Koledzy z drużyny Schlierenzauera nie pokazali dobrego występu na skoczni im. Adama Małysza w Wiśle. Wolfgang Loitzl (117,5 m i 125,5 m; 234,2 punktu) był najlepszy z drużyny Alexandra Pointnera - zajął miejsce 12. Andreas Kofler, który był piąty po pierwszym skoku na 125 m, lądował w finale na 117,5 m, uzyskał w sumie 229,3 punktu i zajął 17. miejsce. Thomas Morgenstern (110 m i 121 m; 223 punkty) był 23. Michael Hayboeck był jedynym Austriakiem, który nie zakwalifikował się do finału po pierwszym skoku na 115,5 m (99,7 punktu). Stefan Kraft, który ustanowił wczoraj fantastyczny rekord skoczni, nie powtórzył dziś sukcesu.
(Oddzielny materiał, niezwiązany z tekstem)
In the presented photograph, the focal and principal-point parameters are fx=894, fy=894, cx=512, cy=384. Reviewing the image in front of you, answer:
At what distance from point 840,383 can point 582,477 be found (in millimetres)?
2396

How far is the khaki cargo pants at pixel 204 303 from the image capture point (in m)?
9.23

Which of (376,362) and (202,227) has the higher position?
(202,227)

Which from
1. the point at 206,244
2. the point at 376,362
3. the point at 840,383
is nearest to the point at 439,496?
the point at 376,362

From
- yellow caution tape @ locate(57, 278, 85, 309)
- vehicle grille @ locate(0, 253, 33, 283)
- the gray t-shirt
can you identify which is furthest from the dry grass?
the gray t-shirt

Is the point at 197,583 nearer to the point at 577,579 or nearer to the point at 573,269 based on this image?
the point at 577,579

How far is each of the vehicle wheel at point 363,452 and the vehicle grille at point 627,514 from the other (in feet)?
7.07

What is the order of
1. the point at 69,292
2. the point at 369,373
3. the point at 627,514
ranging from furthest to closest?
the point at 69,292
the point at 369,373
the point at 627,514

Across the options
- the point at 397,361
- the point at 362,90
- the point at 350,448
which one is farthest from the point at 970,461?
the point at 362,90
Debiutant zajął 28. miejsce z łączną notą 211,7 punktu (126 m i 107 m).
Pomimo nieobecności na zawodach Gregor Schlierenzauer wciąż prowadzi w klasyfikacji generalnej Pucharu Świata z 808 punktami na koncie. Zwycięzca dzisiejszych zawodów, Anders Bardal (575 punktów), wyprzedził Severina Freunda (556 punktów), który wróci do gry przy okazji zawodów w Zakopanem.